Aim of the task - In the answer, transcribe exactly the lines from the beginning of the material through the line holding "Nurse The Fuck", and skip every picture.

Entries supplied -
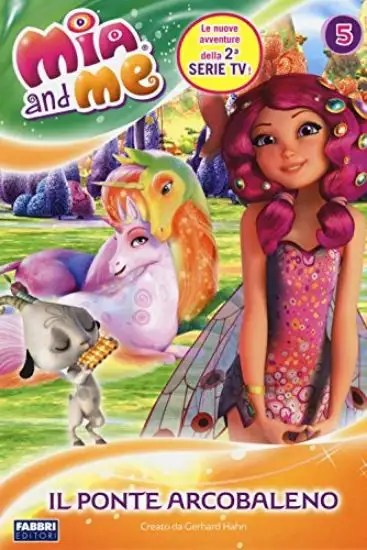 PONTE ARCOBALENO. MIA AND ME (IL) - VOLUME 5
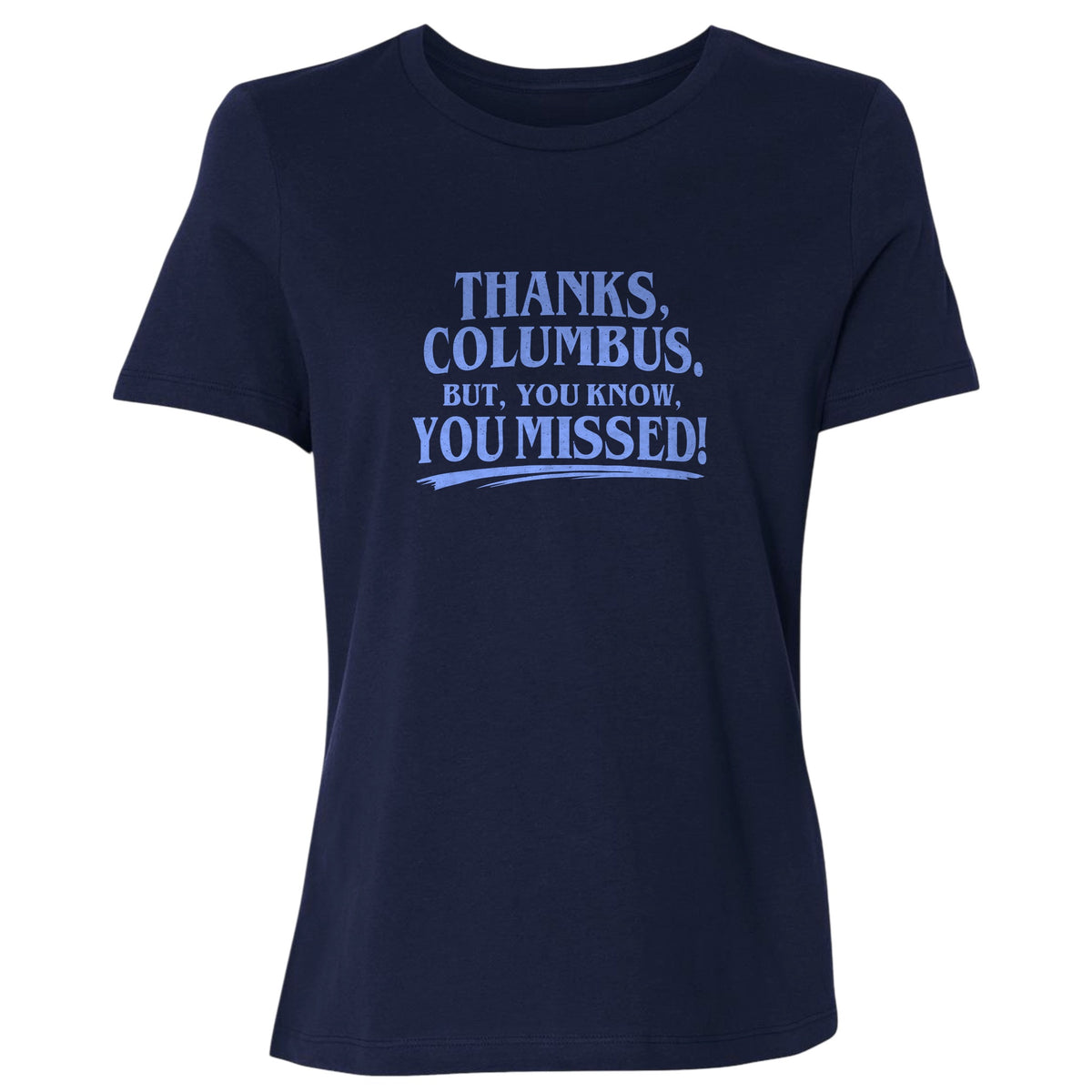 Thanks Columbus Women's T-Shirt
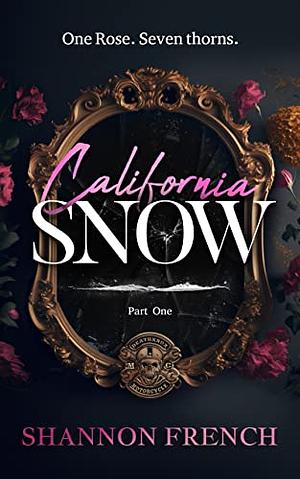 California Snow : Part One: A Dark MC Romance Snow White Retelling (Deathknox MC Book 1) by Shannon French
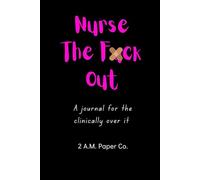 Nurse The Fuck Out: A journal for the clinically over it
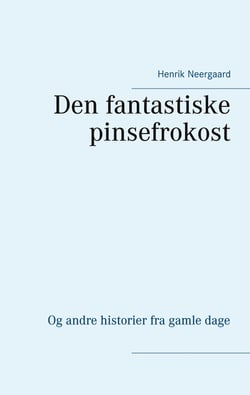 Den fantastiske pinsefrokost - Og andre historier fra gamle dage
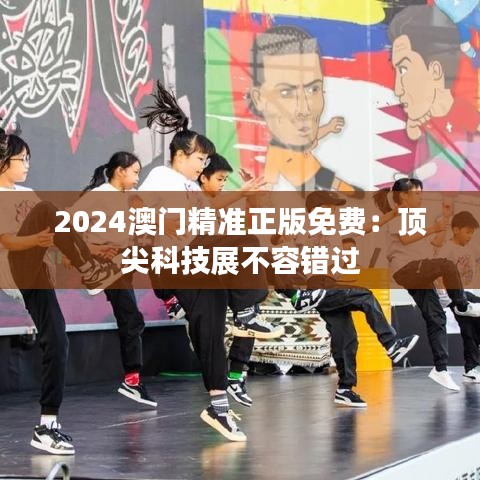 2024澳门精准正版免费：顶尖科技展不容错过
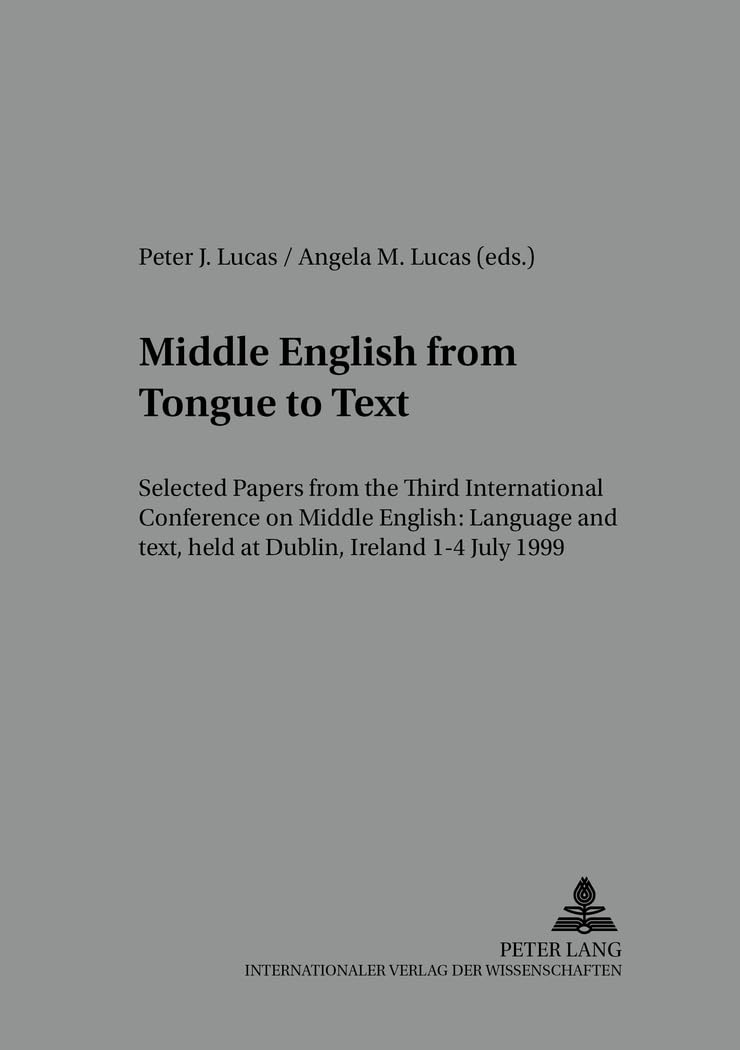 Middle English from Tongue to Text: Selected Papers from the Third International Conference on Middle English: Language and Text, held at Dublin, ... in English Medieval Language and Literature)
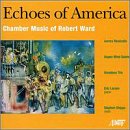 Ward: Echoes of America / Chamber Music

Solution to the problem -
 PONTE ARCOBALENO. MIA AND ME (IL) - VOLUME 5
 Thanks Columbus Women's T-Shirt
 California Snow : Part One: A Dark MC Romance Snow White Retelling (Deathknox MC Book 1) by Shannon French
 Nurse The Fuck Out: A journal for the clinically over it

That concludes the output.